Two important pieces of information must be included in the letter you receive when you are denied credit: The specific reasons why you were denied credit (or information on how to obtain those reasons); and If a credit report was used in making that decision, the name and address of the credit reporting agency that supplied it.

If you don't understand the reasons given for turning down your application, ask for more information. Sometimes it can be hard to determine exactly why your application was not approved, because these decisions involve a lot of different factors. Don't be shy about asking, though, since the information you receive may help you improve your credit so you can qualify in the future.

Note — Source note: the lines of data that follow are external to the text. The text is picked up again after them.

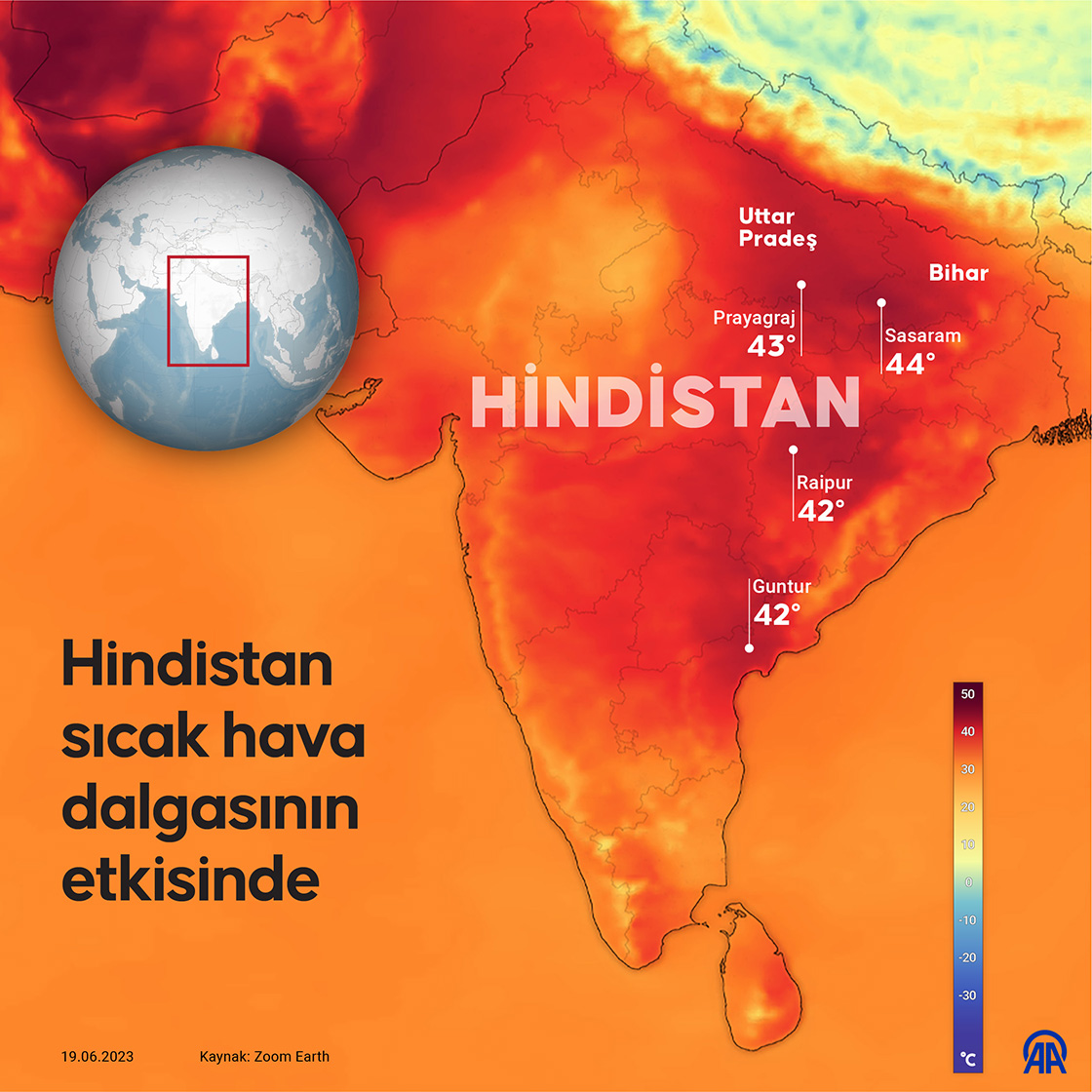 Uttar Pradeş

Bihar

Prayagraj
43°

Sasaram
44°

HİNDİSTAN

Raipur
42°

Guntur
42°

Hindistan sıcak hava dalgasının etkisinde

50
40
30
20
10
0
-10
-20
-30
°C

19.06.2023

Kaynak: Zoom Earth

AA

You may be denied credit for various reasons, including not meeting the creditor's minimum income requirement or not being at your address or job for the required amount of time.
If your loan application was rejected because of insufficient income to afford the house you want or you have insufficient funds for closing costs and a down payment, you could consider loan programs for low to moderate income borrowers with lower down payment requirements, such as an FHA loan or VA loan.

If you requested the loan amount which is larger than 95 percent of the appraised property value, the chances are that loan will be denied.

In this situation:

  • You can try to renegotiate with the seller for the purchase price to lower the loan amount
  • Make an additional down payment to cover the difference between the appraised value and purchase price
  • If you think the appraiser undervalued the property suggest that the lender reexamine the appraisal
  • If your loan is turned down because of a poor credit report, you are entitled to a free copy of that report. You must request it within 60 days, so don't wait to order it. Read your report carefully to make sure it is accurate and complete. Once you have a copy of your credit report, you should check for errors and fix any errors by disputing them with the credit report agency. If you believe that mistakes on your report led to the rejection of your application, you can ask the credit bureau to send a corrected copy to the lender. Follow up with the lender to find out if your application can be reevaluated.
  • Finally, you can try again. All lenders have different approval standards. Just because you did not get a loan from one financial institution doesn't mean you can't get one somewhere else. Try again with another company. Just don't apply for more than four or five loans in a six-month period.
    When you are ready to shop for a loan, you can work directly with a lender or with a mortgage broker representing many individual lenders. Direct lenders are lending their own money, have in house programs and make the final decision on your application. Mortgage brokers are intermediaries who represent many lenders and loan programs from which to choose.